> **Text passage**:
>> BEGIN
In programming, loops often contribute much to program run time. Here, performance would mean that a single loop cycle executes faster. Efficiency means that you have to do less cycles, mostly because you have a smarter algorithm.
Sometimes you can not have the best of both worlds. The steps of a more efficient algorithm may be less performant. However, before you try to squeeze the last bit of performance out of a piece of code, make sure it is efficient. Only if you have tested all possibilities in terms of efficiency it can pay off to worry about performance.
Sometimes it is enough to make your code more efficient to get the desired speed without having to worry about performance details.
We don’t need performance everywhere
This one is obvious, but many programmers, especially new programmers, tend to overlook it. There are tons of questions on forums and stackoverflow, asking about how a certain piece of code can be optimized. When one asks the counter question if the code is really a performance bottleneck it most often turns out that it is not.
There is a saying that 80% of the run time of a program is spent in only 20% of the code. Some say it’s 90/10. The exact numbers are not very important in general. The crucial point is that the program spends a lot of time in a small amount of code.
On the other hand that means that most code does not contribute much to the total run time, and if we optimize the hell out of it we won’t see much of a result, if we see anything at all.
Don’t optimize code that you have not proven to be vital for the overall program performance.
We don’t really know how to write performant code
I know, how can I dare to say something like that. The fact is that one of the major contributions to program run time is the number of instructions the processor has to execute. And those are not written by us, but by the compiler and its optimizer.
Optimizers come in all shapes and colors, and unless you are an expert in the field, you can’t even guess what they will do to a nontrivial piece of code. Optimizers can eliminate temporary objects, they can inline functions, sometimes even at link time, and they can shuffle around and eliminate lots of those instructions.
So, with those super powers in the machine and our complete ignorance of what code will give the best result, what can we do to make our code more performant? At first, nothing. And if we really have to care about performance, we can not rely on our imagination or experience, we have to use a tool.
By default, write code for maintainability, because it might be as performant as anything else. If you really have to improve performance, use a profiler.
Of course this does not mean you should prematurely pessimize. If there are two or more ways to write a piece of code that are equally readable, use the way that will probably give the best performance. For example, use `++iter` instead of `iter++` if you don’t save the result of the expression, and so on.
>> END
> **Records shown**:
>> BEGIN
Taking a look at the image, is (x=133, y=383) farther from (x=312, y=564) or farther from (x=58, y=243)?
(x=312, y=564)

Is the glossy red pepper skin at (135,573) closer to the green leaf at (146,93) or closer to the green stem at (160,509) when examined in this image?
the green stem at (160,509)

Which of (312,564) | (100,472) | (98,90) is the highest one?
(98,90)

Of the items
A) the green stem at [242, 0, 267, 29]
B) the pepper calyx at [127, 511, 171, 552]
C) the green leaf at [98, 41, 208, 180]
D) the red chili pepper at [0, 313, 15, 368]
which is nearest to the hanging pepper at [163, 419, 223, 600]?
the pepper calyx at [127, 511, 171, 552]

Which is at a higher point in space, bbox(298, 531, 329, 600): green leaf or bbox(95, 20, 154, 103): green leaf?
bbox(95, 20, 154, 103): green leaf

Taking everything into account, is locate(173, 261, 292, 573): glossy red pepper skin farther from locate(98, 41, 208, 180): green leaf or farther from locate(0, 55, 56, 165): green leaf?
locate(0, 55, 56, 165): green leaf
>> END
>> BEGIN
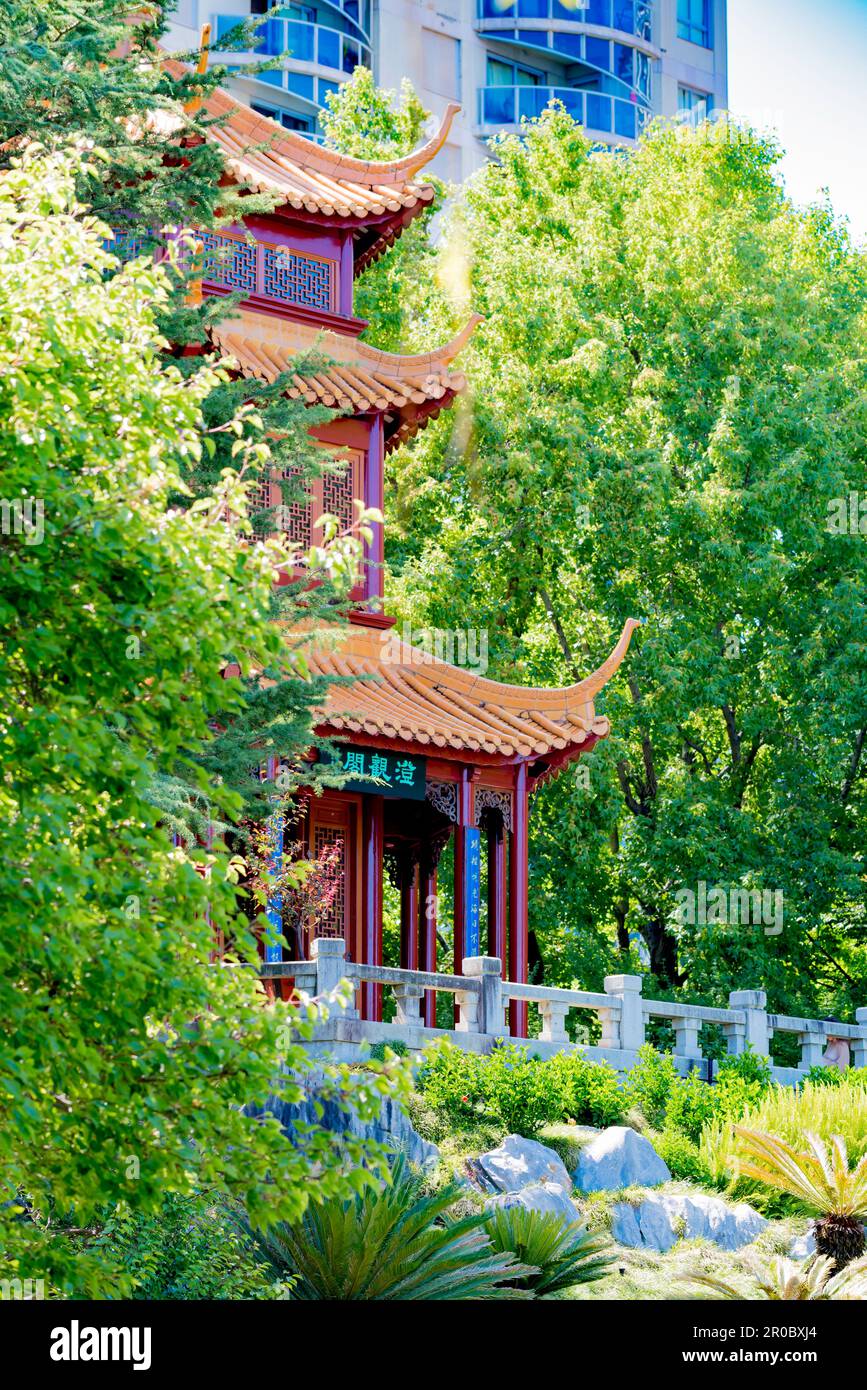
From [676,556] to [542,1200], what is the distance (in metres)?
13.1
>> END
>> BEGIN
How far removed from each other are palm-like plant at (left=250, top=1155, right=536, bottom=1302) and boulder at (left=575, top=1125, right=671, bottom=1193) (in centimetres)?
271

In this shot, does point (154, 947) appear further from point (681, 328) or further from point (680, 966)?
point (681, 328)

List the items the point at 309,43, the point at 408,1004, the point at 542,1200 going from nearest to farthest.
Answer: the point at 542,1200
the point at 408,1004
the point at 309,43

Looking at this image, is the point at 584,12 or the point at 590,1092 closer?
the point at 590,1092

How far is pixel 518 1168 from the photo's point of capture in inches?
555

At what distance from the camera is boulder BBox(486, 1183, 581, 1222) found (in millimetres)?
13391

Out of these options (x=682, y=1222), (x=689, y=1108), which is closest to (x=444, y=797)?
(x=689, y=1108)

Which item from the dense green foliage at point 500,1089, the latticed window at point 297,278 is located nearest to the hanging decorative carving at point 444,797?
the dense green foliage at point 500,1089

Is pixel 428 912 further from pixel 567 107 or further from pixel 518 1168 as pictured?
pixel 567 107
>> END
> **List of tasks**:
- a) From the passage on code performance, return the text between "We don’t need" and "amount of code.", inclusive.
- b) Answer these questions using the passage on code performance:
(i) According to the saying, 80% of a program's run time is spent in what share of the code?
(ii) According to the passage, who writes the instructions the processor executes?
(iii) What form does the passage recommend instead of `iter++` when the result of the expression is not saved?

> **Solutions per task**:
- a)
We don’t need performance everywhere
This one is obvious, but many programmers, especially new programmers, tend to overlook it. There are tons of questions on forums and stackoverflow, asking about how a certain piece of code can be optimized. When one asks the counter question if the code is really a performance bottleneck it most often turns out that it is not.
There is a saying that 80% of the run time of a program is spent in only 20% of the code. Some say it’s 90/10. The exact numbers are not very important in general. The crucial point is that the program spends a lot of time in a small amount of code.

- b)
(i) 20% of the code
(ii) The compiler and its optimizer
(iii) `++iter`